Effective time-reversal symmetry breaking in the spin relaxation in a graphene quantum dot

TL;DR

This paper investigates spin relaxation in a graphene quantum dot, revealing that intrinsic and Rashba spin-orbit couplings enable B-field independent relaxation at low fields and distinct behaviors from GaAs due to broken time-reversal symmetry.

Contribution

It demonstrates how spin relaxation mechanisms in graphene quantum dots differ from traditional semiconductors, highlighting the role of time-reversal symmetry breaking and phonon interactions.

Findings

Spin relaxation rate is B-field independent at low fields.

Absence of van Vleck cancellation in graphene quantum dots.

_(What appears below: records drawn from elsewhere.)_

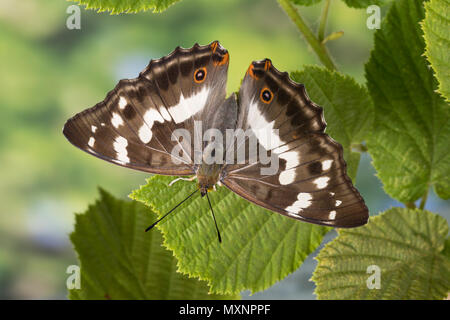 Großer Schillerfalter, Weibchen, Apatura iris, Purple Emperor, female, Le Grand Mars changeant - Stock Photo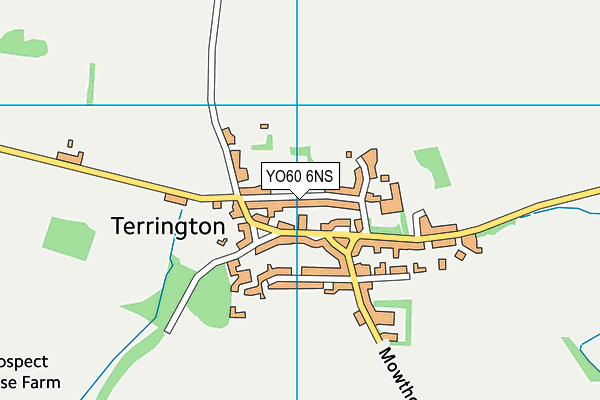 Terrington Church of England Voluntary Aided Primary School map (YO60 6NS) - OS VectorMap District (Ordnance Survey)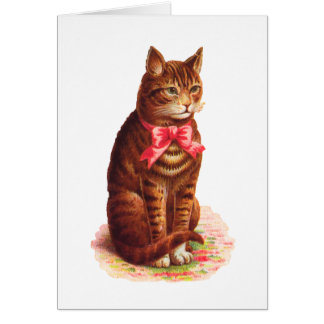 Cat Hello Card - Customizable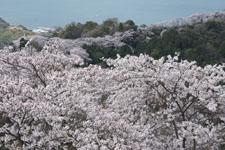 岩城島の桜の画像005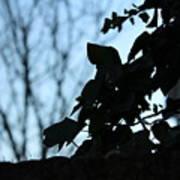 Macro On Leaves Poster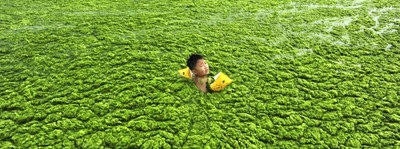boy-swimming-in-algal-blooms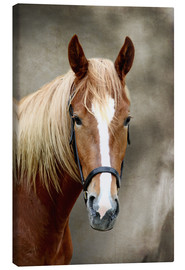 Canvas print  Horse - WildlifePhotography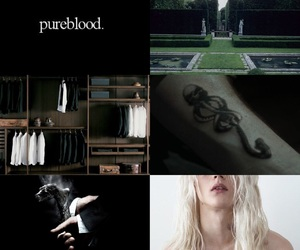 hogwarts, Lucius, and slytherin image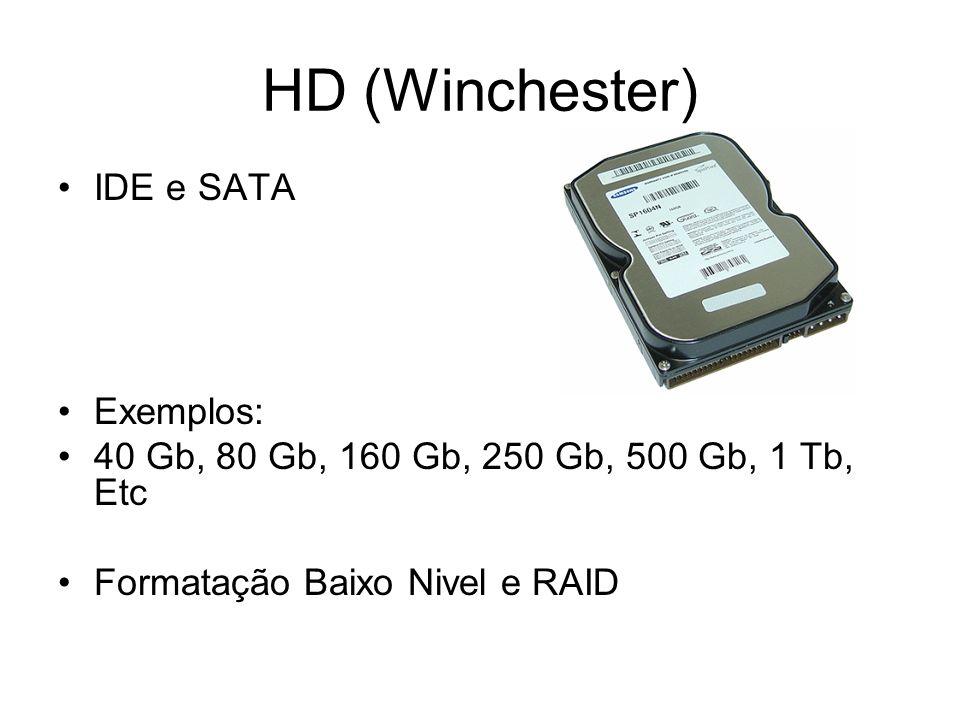 HD (Winchester) IDE e SATA Exemplos: 40 Gb, 80 Gb, 160 Gb, 250 Gb, 500 Gb, 1 Tb, Etc Formatação Baixo Nivel e RAID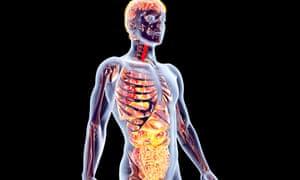3D rendered anatomical illustration.
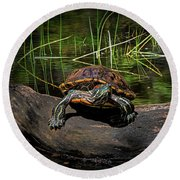 Painted Turtle Sunning Itself On A Log Round Beach Towel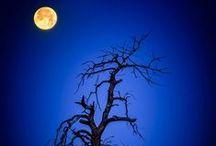 La Luna / by Tami Messmer O'Keefe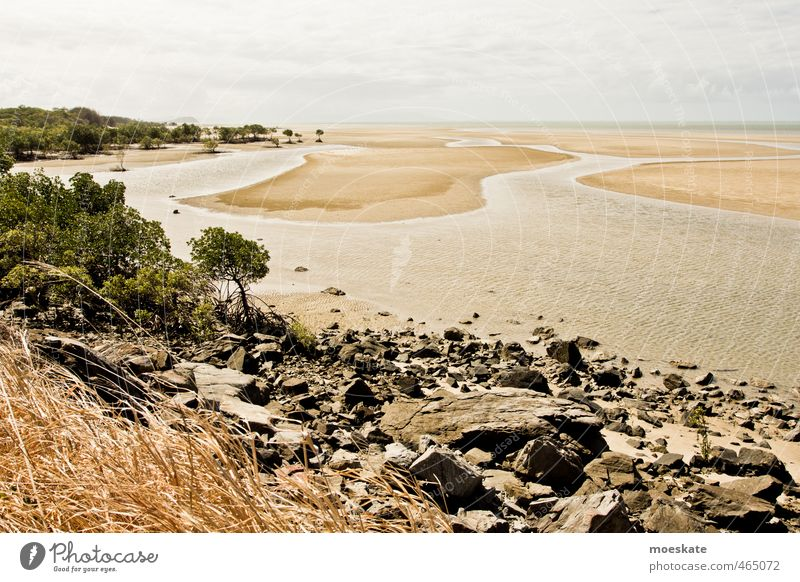 Mangroves on the beach Sand Water Sky Clouds Summer Tree Beach Ocean Pacific Ocean Caribbean Sea Warmth Vacation & Travel Low tide Australia Stone Colour photo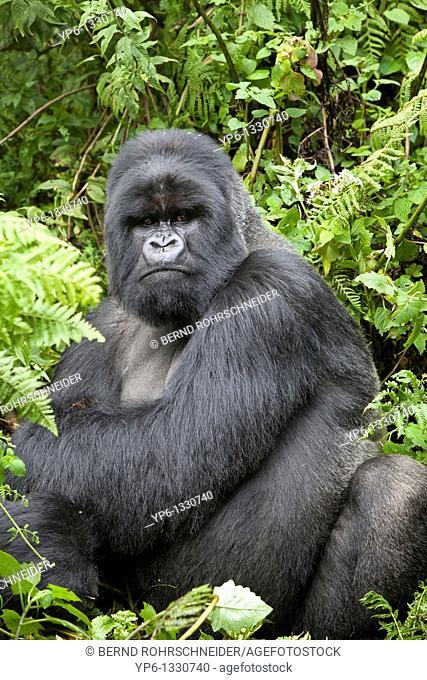 Mountain Gorilla, Gorilla beringei beringei, silverback sitting in vegetation, Volcanoes National Park, Rwanda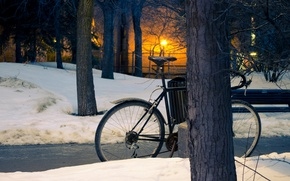 Picture winter, the sun, snow, trees, sunset, Park, street, trees, sunset, snow, sun, street, winter park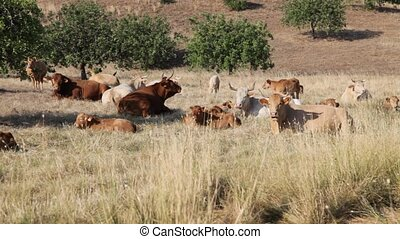 Herd of cows grazing in a meadow, Algarve Portugal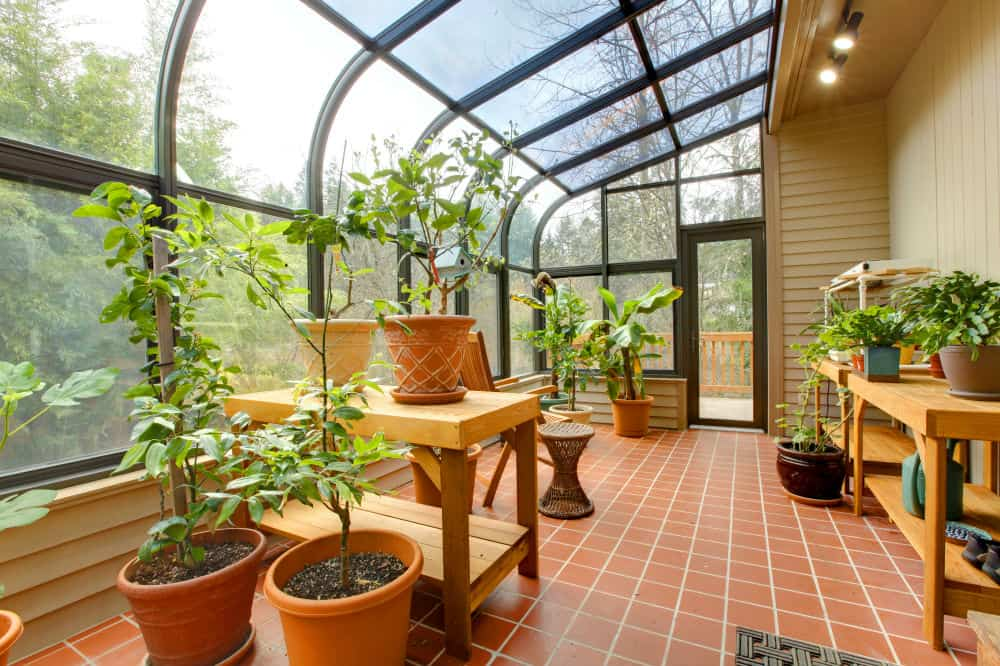 What Are Greenhouses For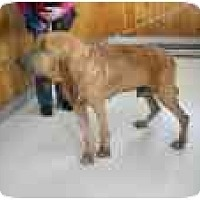 Adopt A Pet :: JAX - Georgetown, KY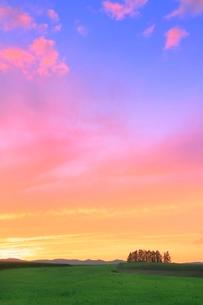 美瑛 新栄の丘と夕焼けの写真素材 [FYI02096939]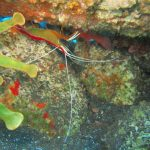 Divemaster internship Cleaner Shrimp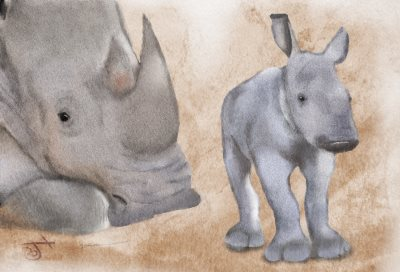 Name:  White Rhino moher and babyAR.jpg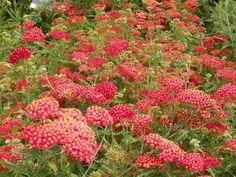 Achillea Paprika, Yarrow Paprika, Achillea Millefolium Paprika, summer flowering perennial, drought tolerant perennial, red flowering perennial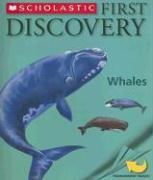 Cover-Bild zu First Discovery Whales von Jeunesse, Gallimard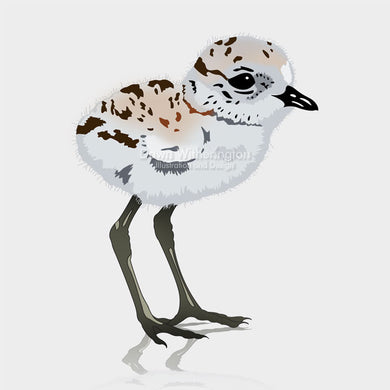 This is a cute graphic illustration of a snowy plover chick (Charadrius nivosus).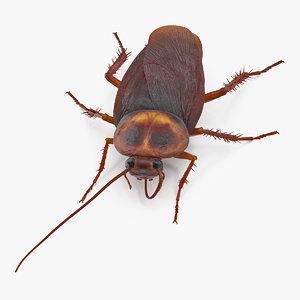 cockroach cleans mustache bug 3D model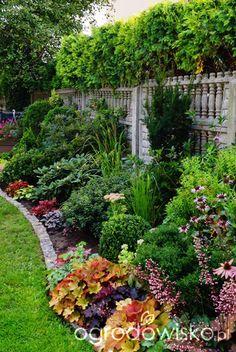 Ogrodowa przygoda Łukasza :) - strona 369 - Forum ogrodnicze - Ogrodowisko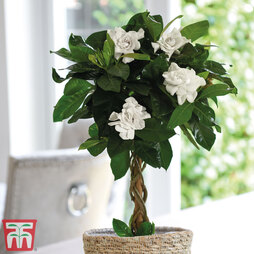 Gardenia Standard with Twisted Stem (House plant)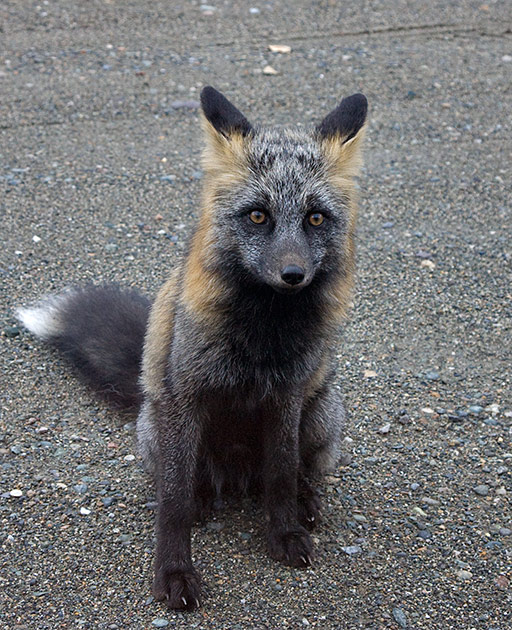 Album,Canada,Cassiar,Highway,Fox,shafir,photo,image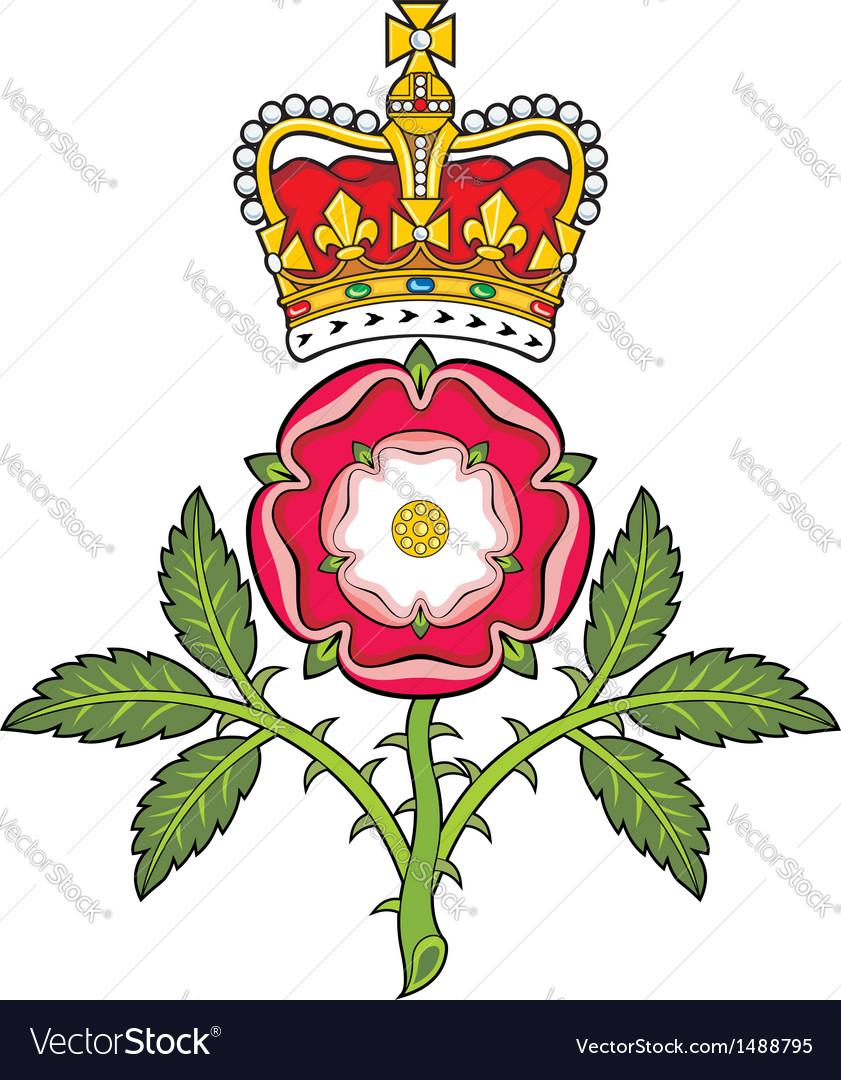 Фуксия купить, красная букет роза как символ англии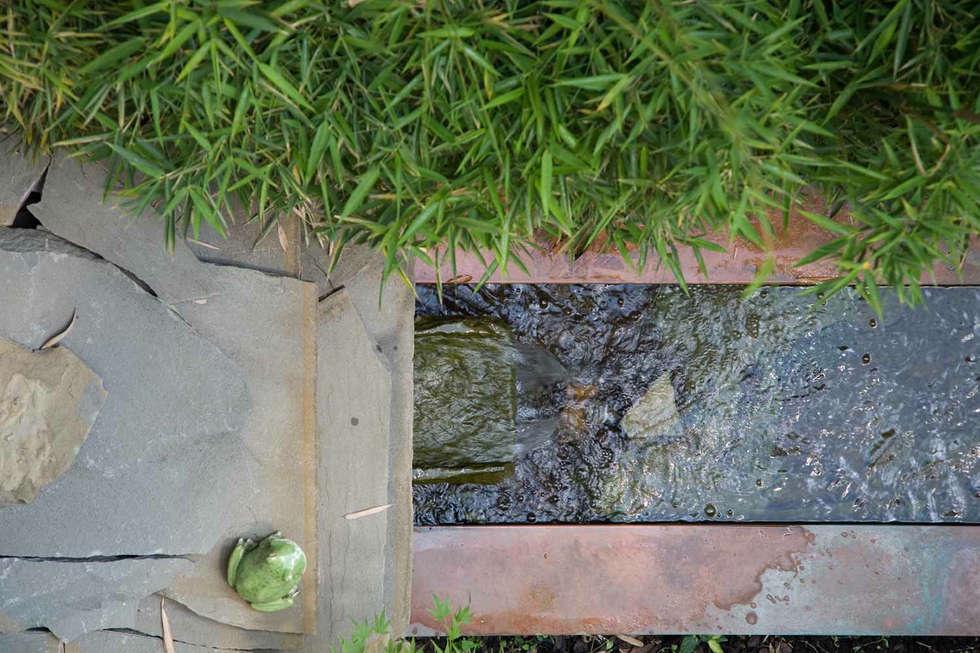 Idee arredamento casa interior design homify - Giardino delle ninfee ...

Distinct B-field dependence of relaxation rate compared to GaAs.

Abstract

We study the relaxation of a single electron spin in a circular gate-tunbable quantum dot in gapped graphene. Direct coupling of the electron spin to out-of-plane phonons via the intrinsic spin-orbit coupling leads to a relaxation time T_1 which is independent of the B-field at low fields. We also find that Rashba spin-orbit induced admixture of opposite spin states in combination with the emission of in-plane phonons provides various further relaxation channels via deformation potential and bond-length change. In the absence of valley mixing, spin relaxation takes place within each valley separately and thus time-reversal symmetry is effectively broken, thus inhibiting the van Vleck cancellation at B=0 known from GaAs quantum dots. Both the absence of the van Vleck cancellation as well as the out-of-plane phonons lead to a behavior of the spin relaxation rate at low magnetic fields which is markedly different from the known results for GaAs. For low B-fields, we find that the rate is constant in B and then crosses over to ~B^2 or ~B^4 at higher fields.